Предложенный отрывок

Союзники также имеют небольшие успехи.
Т. Сталин подарил 10 миллионов кг муки районам освобожденной Польши и оказал медицинскую помощь.
Мне в последние дни снятся невероятные, как сказки Шахразады, сны. Сегодня видел многих знакомых, близких, родных. Будто я приехал из армии на сутки в Ейск. Я был с Жорой Красовским и еще какими-то двумя мужчинами в ресторане. Нам с Жорой хотелось выпить, но у Жоры, как всегда, не оказалось денег, хотя он и пригласил меня в ресторан, у меня же, как у солдата, было всего 2 р. 50 коп. Я вслух выразил сожаление, что мы не можем выпить. Тогда соседи по столу разлили из пузырька на всех 4 человек гр. по 50 спирту, и мы выпили, запивая подслащенной водой. Потом кто-то угощал меня сигарами.
После этого был с Марийкой и Юрой. Мы зашли в педучилище, и там я встретил Лиду Бурдюгову. Мы, здороваясь, целовались взасос и плакали, к немалому возмущению Корнильевой Евгении Петровны.
Был вечер. Мы с Юрой бродили по городу. Мне утром нужно было уезжать в часть, и я торопился сделать свои дела, тем более что мне очень хотелось побывать у Т. А., и я постоянно об этом думал.

Представленный материал

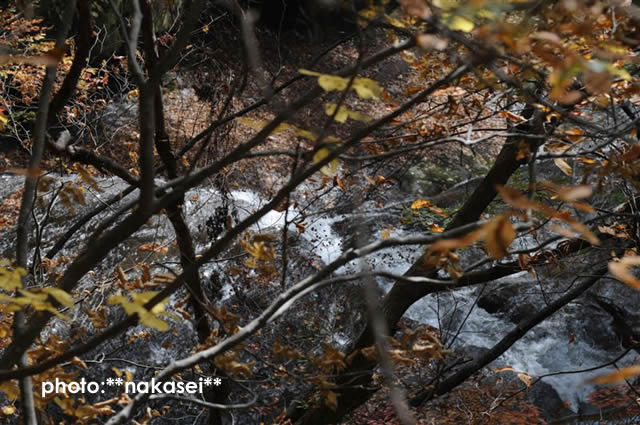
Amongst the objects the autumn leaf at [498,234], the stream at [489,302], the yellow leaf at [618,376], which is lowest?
the yellow leaf at [618,376]

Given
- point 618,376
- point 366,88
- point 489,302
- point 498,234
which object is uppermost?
point 489,302

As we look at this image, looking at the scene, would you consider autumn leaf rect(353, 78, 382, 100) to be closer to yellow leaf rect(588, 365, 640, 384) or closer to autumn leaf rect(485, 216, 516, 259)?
autumn leaf rect(485, 216, 516, 259)

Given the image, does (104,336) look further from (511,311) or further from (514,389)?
(511,311)

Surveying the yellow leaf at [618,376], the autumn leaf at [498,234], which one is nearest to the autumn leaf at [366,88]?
the autumn leaf at [498,234]

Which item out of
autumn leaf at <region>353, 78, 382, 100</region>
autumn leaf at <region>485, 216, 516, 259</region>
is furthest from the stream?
autumn leaf at <region>485, 216, 516, 259</region>

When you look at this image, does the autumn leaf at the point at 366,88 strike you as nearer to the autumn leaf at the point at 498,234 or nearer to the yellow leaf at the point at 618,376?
the autumn leaf at the point at 498,234

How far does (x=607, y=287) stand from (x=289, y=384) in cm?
476

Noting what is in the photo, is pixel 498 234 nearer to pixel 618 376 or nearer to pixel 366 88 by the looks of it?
pixel 618 376

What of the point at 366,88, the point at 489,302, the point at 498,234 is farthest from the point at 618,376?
the point at 489,302

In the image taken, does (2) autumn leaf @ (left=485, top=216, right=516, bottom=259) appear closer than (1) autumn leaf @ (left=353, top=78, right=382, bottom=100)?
Yes

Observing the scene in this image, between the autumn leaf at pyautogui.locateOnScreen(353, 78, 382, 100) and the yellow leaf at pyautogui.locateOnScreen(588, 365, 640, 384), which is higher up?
the autumn leaf at pyautogui.locateOnScreen(353, 78, 382, 100)

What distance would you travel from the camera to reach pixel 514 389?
6.71 metres

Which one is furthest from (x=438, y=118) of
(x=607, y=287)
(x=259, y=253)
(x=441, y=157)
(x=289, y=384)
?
(x=441, y=157)

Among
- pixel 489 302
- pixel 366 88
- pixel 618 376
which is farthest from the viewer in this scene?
pixel 489 302
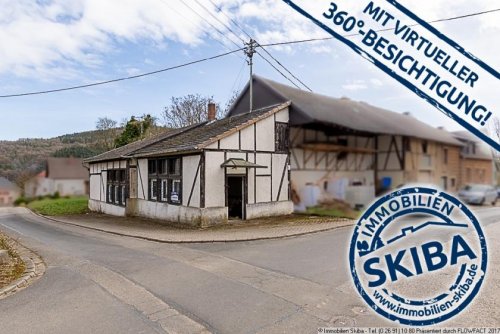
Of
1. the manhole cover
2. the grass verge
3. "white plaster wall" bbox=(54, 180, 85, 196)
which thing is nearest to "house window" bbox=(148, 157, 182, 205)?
the grass verge

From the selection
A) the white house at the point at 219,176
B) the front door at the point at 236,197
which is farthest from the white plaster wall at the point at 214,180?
the front door at the point at 236,197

Ваше задание
Что было дальше в дневниковой записи о сне про приезд в Ейск? Продолжите её, начав сразу после последнего предложения.

Результат
Наконец, все было сделано. Юре я сказал, что буду у Т. А. Был час ночи, когда я пришел к ней. Я думал, что она спит, и боялся, что свидание не состоится. Я смотрел с улицы в окно ее комнаты, где мы всегда встречались с нею. Комната была освещена только луной, и я видел, что она пуста, только голые стены. Вдруг я заметил, что из соседней комнаты в дверь, которой раньше не было, из угла, где раньше стоял диван, идет Тамара в красном платье и несет в руках тяжелое кресло. Она поставила его там, где стояло пианино. Я сразу вошел. Она стояла у кресла растерянная, ужасно некрасивая, с накрашенными щеками и рябым, невероятно веснушчатым лицом. Но я почувствовал, что она дорога мне, у меня забилось сердце, и я стал жарко целовать ее, опустившись в кресло и посадив ее к себе на колени. В этот момент вошла ее мать. Я несколько растерялся, но мать тоже смутилась и, сказав что-то простительное, поспешно вышла. Потом мы с Тамарой сидели друг против друга за маленьким столиком в углу, где стоял шкаф с книгами. Тамара из большого графина наливала в стаканы красное вино. Вошла Лида. Она тоже была в красном платье. Мы торопились говорить и пить вино, т. к. я должен был уходить. Мне очень хотелось, чтобы Тамара меня проводила к поезду. Она, как обычно, терялась. Ей и хотелось, и она боялась попасть в неудобное положение, встретившись там с Марийкой.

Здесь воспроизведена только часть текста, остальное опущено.